VIDEO: A clip from Cavemen
Everyone knew it would be bad. But they went and made it anyway. Worse, in the weeks between March, when the preposterous pilot for Cavemen was announced, and October, when the show finally premiered, one kept reading mealy-mouthed pronouncements that Caveman was not 30 minutes of dumb-as-rocks dead air but a mordant metaphor for race relations in America. It was a buddy show. About a different-looking, discriminated-against minority who call themselves “maggers.”
It’s not even the idea that Cavemen (ABC, Tuesdays at 8 pm) is based on a 15-second car-insurance commercial that’s so galling. It’s more the phoniness and cynicism with which it was rolled out. Upon its initial limited screening, the pilot was met with howls of derision. So it was time to retool. The race thing was all but eliminated. The show’s setting, for whatever reason, was moved from Atlanta to San Diego. It was partly recast.
None of that helped. Cavemen is still terrible. Everything about it is bad. With their mangy beards, greasy wigs, and Joe Girardi brows, the leads — three cavemen sharing an apartment among evolved homo sapiens — look like grown-up versions of Cha-Ka from Land of the Lost. The acting is flat. The cinematography is bland and washed out.
The writing? Formless and gormless, with nary a joke to be seen. Cavemen is just a bad sit-com. With cavemen. But worse.
Actually, there was one marginally humorous moment in episode four. The prickly Nick (Nick Kroll) is substitute-teaching for a day. He introduces himself to the class: “I can tell by your wide-eyed stares and slackened jaws that you’ve never been taught by a caveman before. So let’s go through the basics, shall we? Do I live in a cave? No. I live in a sweet-ass condo. Do I hunt and kill my own food? No. I shop in an organic grocery store and pay too much for heirloom tomatoes. Do I paint animals on walls? On occasion, when I’m drunk enough.”
It’s not as if Neanderthals were inherently unfunny. Phil Hartman’s smarmy “Unfrozen Caveman Lawyer” was one of SNL’s best characters. TheFlintstones rocked. B.C. is an oasis on a dumbed-down comics page. Even Captain Caveman had his moments. And lest we forget, the original GEICO commercials were perfect for what they were, communicating more comedy with a few well-crafted lines, an indignant snort, and a withering stare than Cavemen’s entire run thus far. (At least, they were before too many ads ran the one-joke premise into the ground.)

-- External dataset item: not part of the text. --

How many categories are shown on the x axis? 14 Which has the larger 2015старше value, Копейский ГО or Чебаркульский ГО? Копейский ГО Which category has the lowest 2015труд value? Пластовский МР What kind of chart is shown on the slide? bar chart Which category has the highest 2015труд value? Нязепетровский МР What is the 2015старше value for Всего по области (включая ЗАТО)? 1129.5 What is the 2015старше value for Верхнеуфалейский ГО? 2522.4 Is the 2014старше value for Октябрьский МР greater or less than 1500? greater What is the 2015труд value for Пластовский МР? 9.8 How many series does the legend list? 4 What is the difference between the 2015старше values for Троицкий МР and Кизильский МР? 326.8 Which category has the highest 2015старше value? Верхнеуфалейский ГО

It was funny, for a fleeting second, to watch Nick beating the crap out the high school’s mascot — a lumbering Cro-Mag wielding a club the size of a tree — and learning later, to his horror, that the incident had been taped and uploaded to YouTube. But it was also then that I realized I’d rather be watching goofy home-video clips on-line than a show that cost millions of dollars to produce. A show that no one wanted to see in the first place.
The viewers, at least, are making sure that the producers realize this. Ratings are plummeting, and it will be a shock if the show lasts the season. But this outcome shouldn’t be any surprise. Even a caveman could’ve predicted it.